* _Reading text_
-=-=-=-=-

I woke for the umpteenth and last time at about 07:50am to discover a cool, dewy morning awaited me. Sleep had not been the most undisturbed or comfortable of experiences. My new, light-weight air mattress had sprung a creditable leak and several times during the night it had deflated to a degree that brought me into contact with the cold, hard ground. Half-asleep, I was forced to search for the valve and blow a few dozen breaths into it until it lifted me off the floor and enabled me to doze off again. After about an hour, the whole process had to be repeated and I now felt un-rested, muttering darkly at the mattress lying rumpled and flaccid beneath me. It took me a while to pack away my equipment and stow it into my rucksack. I also had a cereal bar for breakfast and did a bit of narrative filming to a background of morning birdsong.

-=-=-=-=-

* _Information supplied_
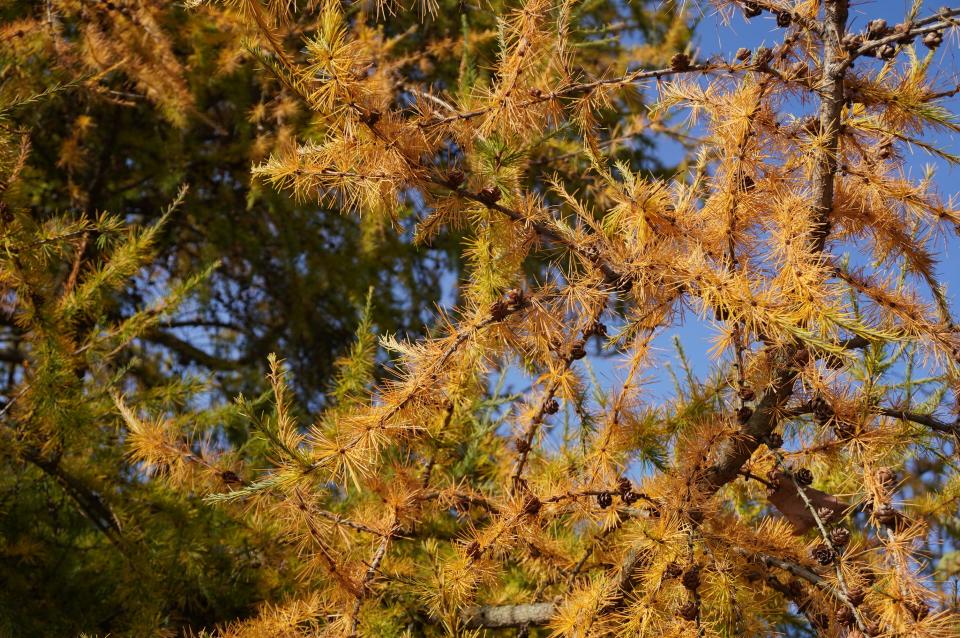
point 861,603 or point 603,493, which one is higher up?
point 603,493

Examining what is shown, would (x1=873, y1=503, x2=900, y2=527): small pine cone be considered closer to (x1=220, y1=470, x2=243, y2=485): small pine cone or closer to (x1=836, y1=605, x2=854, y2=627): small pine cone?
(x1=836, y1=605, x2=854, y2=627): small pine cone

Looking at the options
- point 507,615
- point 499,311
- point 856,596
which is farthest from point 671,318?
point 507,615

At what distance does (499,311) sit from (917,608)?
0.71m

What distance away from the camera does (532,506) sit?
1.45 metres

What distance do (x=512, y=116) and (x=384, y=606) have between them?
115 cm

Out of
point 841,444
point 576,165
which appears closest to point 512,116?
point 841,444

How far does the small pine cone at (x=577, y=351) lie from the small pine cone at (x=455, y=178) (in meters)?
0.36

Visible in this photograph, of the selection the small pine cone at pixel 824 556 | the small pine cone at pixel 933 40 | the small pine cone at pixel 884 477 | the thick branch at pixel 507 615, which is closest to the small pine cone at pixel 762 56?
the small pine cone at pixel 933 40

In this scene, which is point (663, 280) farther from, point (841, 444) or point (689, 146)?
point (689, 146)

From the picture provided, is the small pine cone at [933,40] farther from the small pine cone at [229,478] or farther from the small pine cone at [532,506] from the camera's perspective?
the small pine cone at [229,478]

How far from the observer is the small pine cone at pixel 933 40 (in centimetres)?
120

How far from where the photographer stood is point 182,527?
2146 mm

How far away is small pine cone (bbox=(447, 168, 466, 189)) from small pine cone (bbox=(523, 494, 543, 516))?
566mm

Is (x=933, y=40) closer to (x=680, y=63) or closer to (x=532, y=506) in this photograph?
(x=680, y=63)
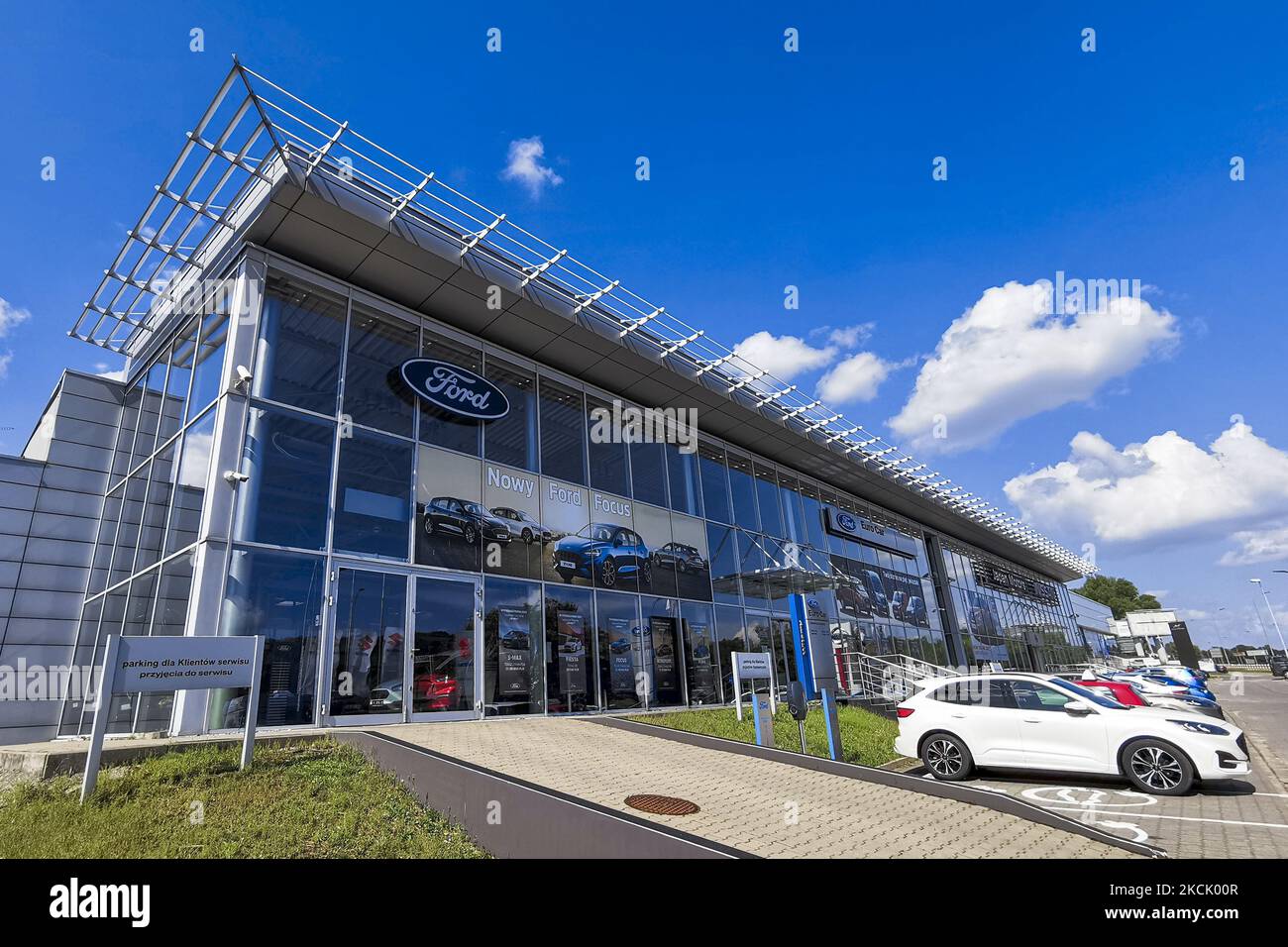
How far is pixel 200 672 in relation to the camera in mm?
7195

-=-=-=-=-

* _Complete the following_
**1)** In the camping account, what did the writer eat for breakfast?
**2)** Pick up the camping account after its final sentence and carry on with the morning.

* _Expected responses_
**1)** A cereal bar.

**2)**
I got under way at 10:00am and made my way onto the high-street of Bream. My intention was to use a public toilet next to the library which I remembered from my last visit and to fill my water camel from the sink, but it was firmly locked so I walked on and found the local mini-supermarket. I bought a litre of water and then retired to a convenient bench overlooking what looked like a bowling green. I was re-sealing my camel when a local woman shuffled up to me and greeted me loudly, going on about the morning’s weather before I had a chance to respond. I don’t mean this maliciously, but I picked up fairly quickly from how instantly familiar she was with me and also that she was dressed a little strangely, that she was probably somebody with a borderline learning disability. Be that as it may, she was a very pleasant lady and she rattled guilelessly on at me about what a terrible two years it had been for her, what with her health and losing her Dad. We had a bit of a natter and then she hefted up her oversized and wrongly buttoned overcoat, so that the lapels rose to just under her eyes.
“Well – I’d best do my shopping,” she boomed at me and then smiled, “It’s been a pleasure to meet you!” She held out a meaty hand and shook mine, nodding emphatically as if we had just clinched a mutually satisfying deal. Then she shuffled away and I turned to look in the opposite direction, where my own day’s dealings were to take me.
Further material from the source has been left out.